Problems and tasks =>
**1)** Answer these questions about the dolphin article, one line each:
(a) What is the amount of the Coller Dolittle Challenge prize the team was awarded?
(b) Which institution is Laela Sayigh with?
(c) According to Jonathan Birch, how many words are needed to train a large language model like ChatGPT?
**2)** List every person and every institution named in the dolphin article.

Source passage section start

If any dolphins are reading this: Hello! A team of scientists studying a community of Florida dolphins has been awarded the first $100,000 Coller Dolittle Challenge prize, established to award research in interspecies communication algorithms. The team used non-invasive hydrophones to perform the research, which offers evidence that dolphins may be using whistles like words, shared with multiple members of their communities.
A type of whistle dolphins employ is used as an alarm, according to the US-based team led by Laela Sayigh of the Woods Hole Oceanographic Institution. Another whistle the team studied is used by dolphins to respond to unexpected or unfamiliar situations. Capturing the sounds is just the beginning. Researchers will use AI to continue deciphering the whistles to try to find more patterns.
"The main thing stopping us cracking the code of animal communication is a lack of data. Think of the 1 trillion words needed to train a large language model like ChatGPT. We don't have anything like this for other animals," said Jonathan Birch, a professor at London School of Economics and Political Science and one of the judges for the prize.

Source passage section end
Supplied data section start

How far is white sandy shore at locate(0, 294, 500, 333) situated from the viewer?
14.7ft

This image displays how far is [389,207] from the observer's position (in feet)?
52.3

Supplied data section end

Written answers =>
**1)**
(a) $100,000
(b) The Woods Hole Oceanographic Institution
(c) 1 trillion

**2)**
- Laela Sayigh
- Woods Hole Oceanographic Institution
- Jonathan Birch
- London School of Economics and Political Science